Hamza K. bestreitet und lenkt den Verdacht auf libanesischen Clan

Waffelino-Prozess

Hamza K. hat am Mittwoch vor dem Dortmunder Schwurgericht bestritten, das Feuer im Café "Waffelino" gelegt zu haben. Er glaubt, dass die Brandstifter aus einem libanesischen Clan stammen.

Selm

, 06.02.2019 / Lesedauer: 3 min
Hamza K. bestreitet und lenkt den Verdacht auf libanesischen Clan

Hamza K. hat am Mittwoch bestritten, der Waffelino-Brandstifter zu sein. © von Braunschweig

Die mit Spannung erwartete Erklärung des Angeklagten zu den Feuer-Vorwürfen wurde von Verteidiger Ralf Bleicher verlesen. Nachfragen der Richter wolle Hamza K. derzeit nicht beantworten, sagte der Rechtsanwalt einleitend.

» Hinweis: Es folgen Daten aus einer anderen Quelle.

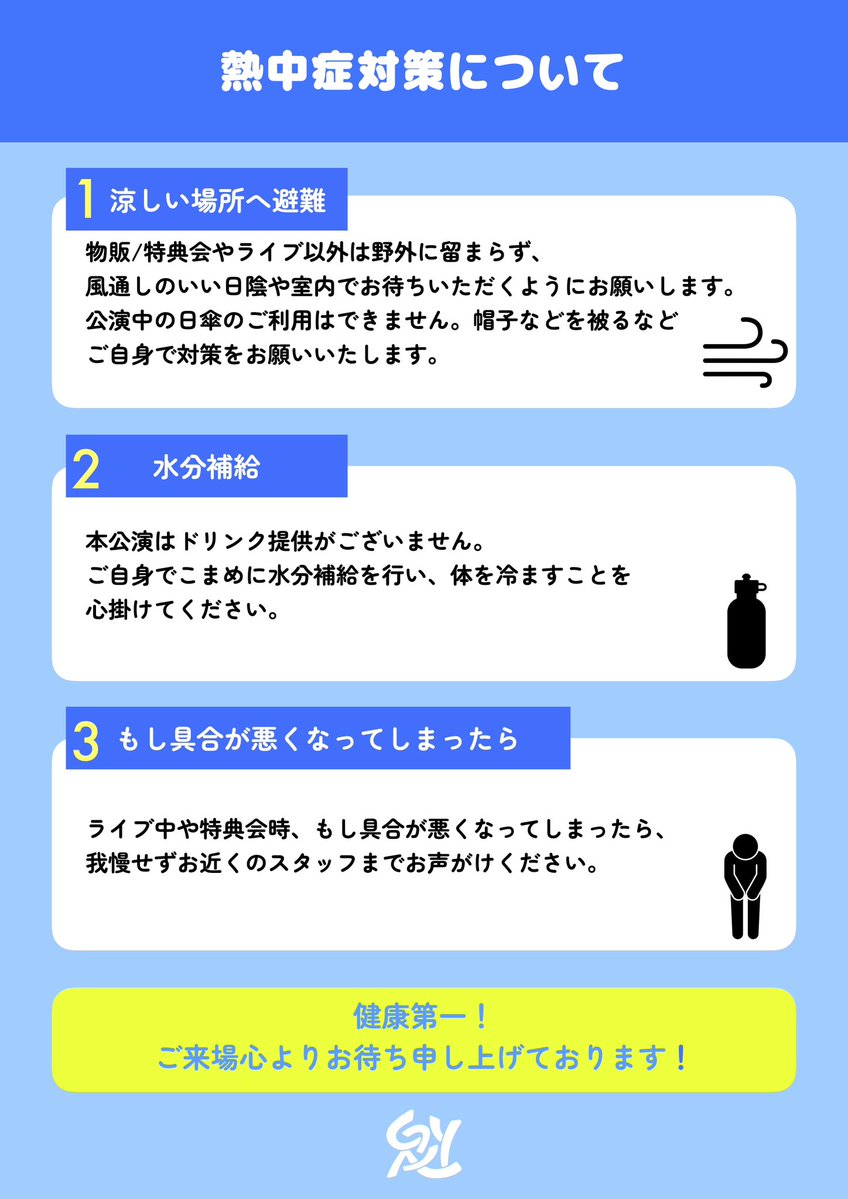 熱中症対策について

1 涼しい場所へ避難

物販/特典会やライブ以外は野外に留まらず、
風通しのいい日陰や室内でお待ちいただくようにお願いします。
公演中の日傘のご利用はできません。帽子などを被るなど
ご自身で対策をお願いいたします。

2 水分補給

本公演はドリンク提供がございません。
ご自身でこまめに水分補給を行い、体を冷ますことを
心掛けてください。

3 もし具合が悪くなってしまったら

ライブ中や特典会時、もし具合が悪くなってしまったら、
我慢せずお近くのスタッフまでお声がけください。

健康第一!
ご来場心よりお待ち申し上げております!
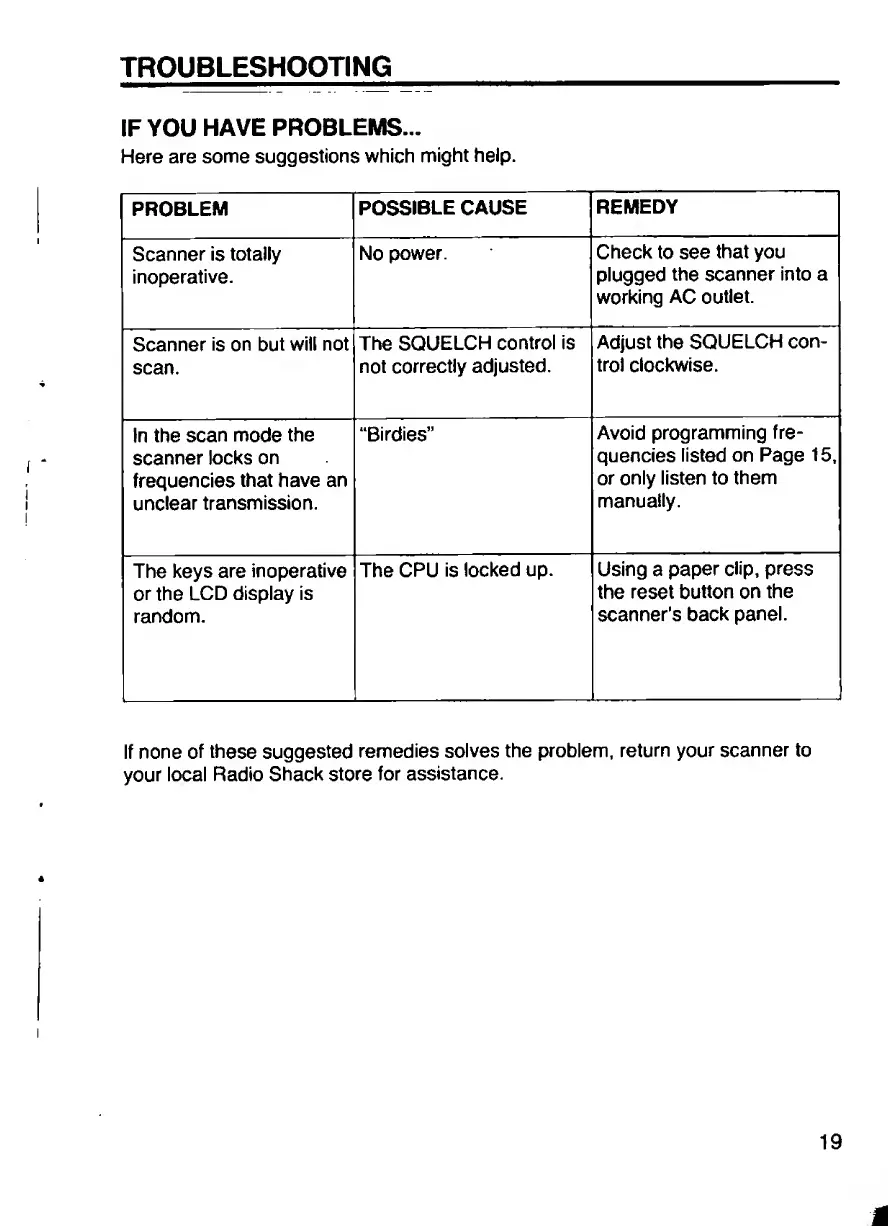 TROUBLESHOOTING

IF YOU HAVE PROBLEMS...
Here are some suggestions which might help.

| PROBLEM | POSSIBLE CAUSE | REMEDY |
|---|---|---|
| Scanner is totally inoperative. | No power. | Check to see that you plugged the scanner into a working AC outlet. |
| Scanner is on but will not scan. | The SQUELCH control is not correctly adjusted. | Adjust the SQUELCH control clockwise. |
| In the scan mode the scanner locks on frequencies that have an unclear transmission. | "Birdies" | Avoid programming frequencies listed on Page 15, or only listen to them manually. |
| The keys are inoperative or the LCD display is random. | The CPU is locked up. | Using a paper clip, press the reset button on the scanner's back panel. |

If none of these suggested remedies solves the problem, return your scanner to your local Radio Shack store for assistance.

19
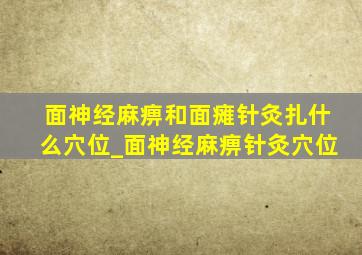 面神经麻痹和面瘫针灸扎什么穴位_面神经麻痹针灸穴位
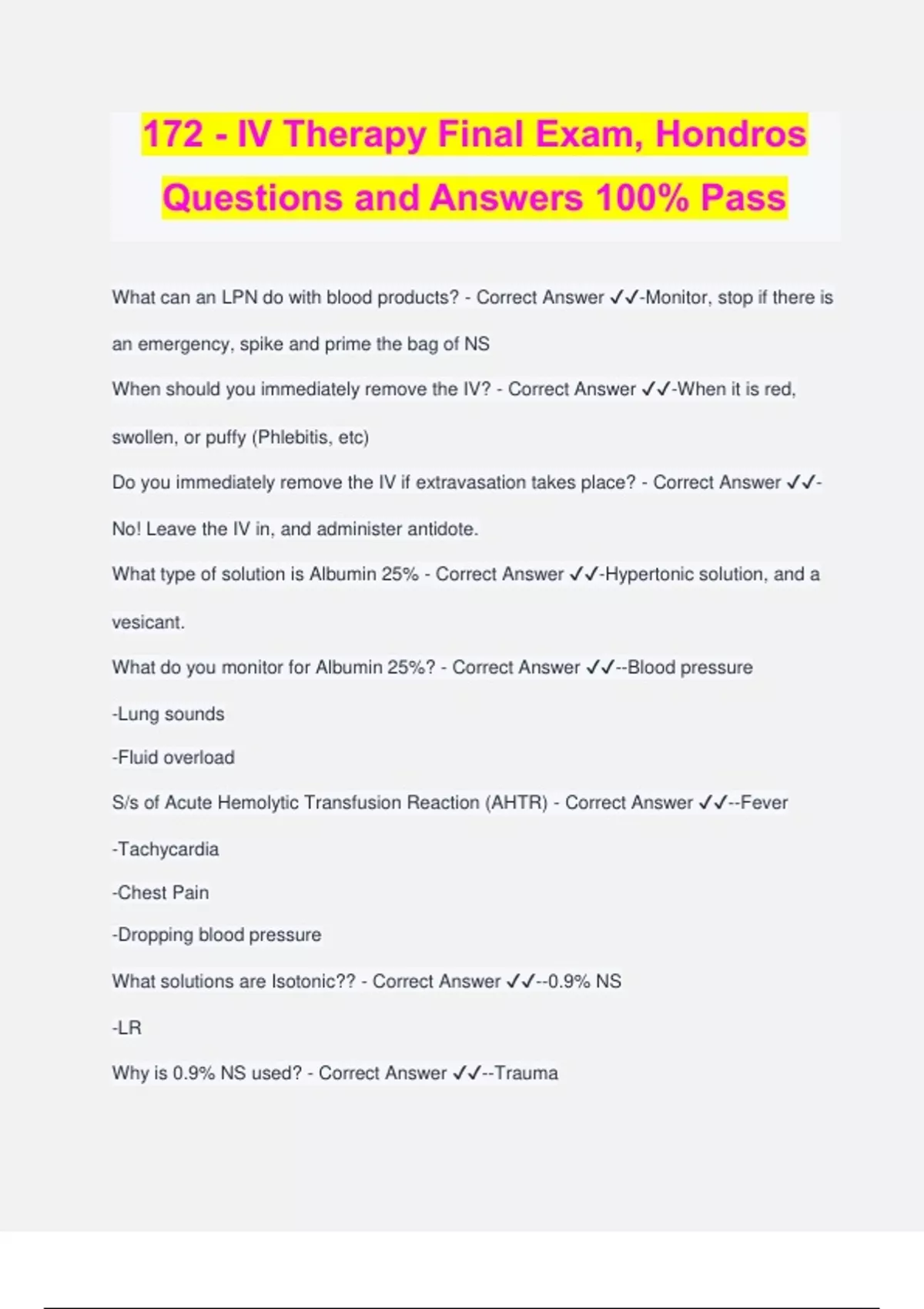 172 - IV Therapy Final Exam, Hondros Questions and Answers 100% Pass

What can an LPN do with blood products? - Correct Answer ✓✓-Monitor, stop if there is an emergency, spike and prime the bag of NS

When should you immediately remove the IV? - Correct Answer ✓✓-When it is red, swollen, or puffy (Phlebitis, etc)

Do you immediately remove the IV if extravasation takes place? - Correct Answer ✓✓-No! Leave the IV in, and administer antidote.

What type of solution is Albumin 25% - Correct Answer ✓✓-Hypertonic solution, and a vesicant.

What do you monitor for Albumin 25%? - Correct Answer ✓✓--Blood pressure

-Lung sounds

-Fluid overload

S/s of Acute Hemolytic Transfusion Reaction (AHTR) - Correct Answer ✓✓--Fever

-Tachycardia

-Chest Pain

-Dropping blood pressure

What solutions are Isotonic?? - Correct Answer ✓✓--0.9% NS

-LR

Why is 0.9% NS used? - Correct Answer ✓✓--Trauma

Das, was Bleicher anschließend mit ruhiger Stimme vortrug, hatte es in sich. "Wer den Brand gelegt hat, weiß ich nicht. Ich war es jedenfalls nicht", sagte Bleicher im Namen seines Mandanten. Hamza K. könne jedoch sagen, dass er von verschiedenen Mitgliedern eines libanesischen Clans aus Selm bedroht worden sei. "Die haben mir angekündigt, dass ich ins Gefängnis gehen werde", hieß es in der verlesenen Erklärung.

Handy-Raub auf Parkplatz

Der Streit zwischen dem 31-Jährigen und der anderen Familie hängt mit einem anderen Verbrechen aus dem Sommer 2017 zusammen. Damals wurde ein heute 18-jähriger Auszubildender auf einem Supermarkt-Parktplatz geschlagen, bedroht und eingeschüchtert. Später nahm einer der Täter ihm auch noch sein Mobiltelefon ab.

Der Zeuge behauptet: Der Schläger sei ein Mann aus dem besagten Clan gewesen. Bei demjenigen, der später das Handy genommen habe, habe es sich um Hamza K. gehandelt. Der will zu diesem Vorwurf vor Gericht gar nichts sagen. Der angebliche Schläger, der nach dem Vorfall sechs Wochen lang in Untersuchungshaft saß, behauptete am Mittwoch als Zeuge: "Ich habe dem Jungen nur eine Backpfeife gegeben." Die eigentliche Tat habe K. verübt. Deshalb habe eigentlich auch nicht er, sondern der 31-Jährige in Untersuchungshaft gehört.

Zeuge: Hamza K. kündigte Brand an

Einmal in Fahrt, plauderte der Zeuge sogar noch ein bisschen weiter - und belastete Hamza K. schwer. Er selbst habe vor der Eröffnung des Cafés "Waffelino" beim Verlegen des Bodenbelages geholfen, so der Zeuge. Dabei habe der Angeklagte ihm eines Tages gesagt, dass er ohnehin vorhabe, den Laden anzuzünden, um die Versicherung zu betrügen. "Dafür ist das Café doch gedacht", soll Hamza K. wörtlich gesagt haben.

Als er die Behauptung des Zeugen hörte, zeigte der 31-Jährige im Gericht keine Regung. Er bleibt jedenfalls bei seiner Darstellung, nichts mit dem Feuer zu tun zu haben. Er gebe jedoch zu, nach dem Brand bei der Befragung durch die Polizei nicht die volle Wahrheit gesagt zu haben, hieß es.

"Habe mich falsch verhalten"

"Ich habe behauptet, ich sei ab 22 Uhr durchgehend bei meiner Frau gewesen. Das war nicht richtig", las Verteidiger Bleicher vor. Und: "Ich habe auch nichts davon gesagt, dass die Tür zum Café defekt und deshalb nur angelehnt war." Das habe er verschwiegen, weil er Angst gehabt habe, dass die Versicherung sonst nicht zahlen würde.

"Ich weiß, dass ich mich falsch verhalten habe", schloss Bleicher die Erklärung seines Mandanten. Wie sehr, das muss sich im weiteren Prozessverlauf zeigen.